[Start Extracted information]

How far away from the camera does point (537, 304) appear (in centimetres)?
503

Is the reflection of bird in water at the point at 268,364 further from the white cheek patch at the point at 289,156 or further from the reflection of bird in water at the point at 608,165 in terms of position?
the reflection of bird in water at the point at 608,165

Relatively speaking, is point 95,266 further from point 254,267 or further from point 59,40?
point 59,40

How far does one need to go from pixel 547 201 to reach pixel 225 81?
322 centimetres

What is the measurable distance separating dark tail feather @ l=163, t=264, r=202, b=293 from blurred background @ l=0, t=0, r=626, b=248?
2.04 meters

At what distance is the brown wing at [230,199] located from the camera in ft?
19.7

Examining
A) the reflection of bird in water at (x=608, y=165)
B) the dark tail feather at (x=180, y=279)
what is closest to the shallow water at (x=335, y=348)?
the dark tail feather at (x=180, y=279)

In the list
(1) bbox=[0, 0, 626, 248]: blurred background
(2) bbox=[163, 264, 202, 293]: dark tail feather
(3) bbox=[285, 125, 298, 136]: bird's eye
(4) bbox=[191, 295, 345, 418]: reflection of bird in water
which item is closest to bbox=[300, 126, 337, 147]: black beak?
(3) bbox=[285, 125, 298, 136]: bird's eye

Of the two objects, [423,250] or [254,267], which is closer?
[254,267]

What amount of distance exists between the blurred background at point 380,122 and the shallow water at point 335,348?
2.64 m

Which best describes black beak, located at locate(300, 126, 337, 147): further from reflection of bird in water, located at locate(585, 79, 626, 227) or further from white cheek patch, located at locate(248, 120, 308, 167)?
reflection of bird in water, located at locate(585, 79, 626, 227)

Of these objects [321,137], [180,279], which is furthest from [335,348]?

[End Extracted information]

__Requirement__: Copy out the lines starting at the one that contains "What amount of" and ending with the last line of the records, character for character.

__Output below__:
What amount of distance exists between the blurred background at point 380,122 and the shallow water at point 335,348?
2.64 m

Which best describes black beak, located at locate(300, 126, 337, 147): further from reflection of bird in water, located at locate(585, 79, 626, 227) or further from white cheek patch, located at locate(248, 120, 308, 167)?
reflection of bird in water, located at locate(585, 79, 626, 227)

Of these objects [321,137], [180,279], which is furthest from [335,348]?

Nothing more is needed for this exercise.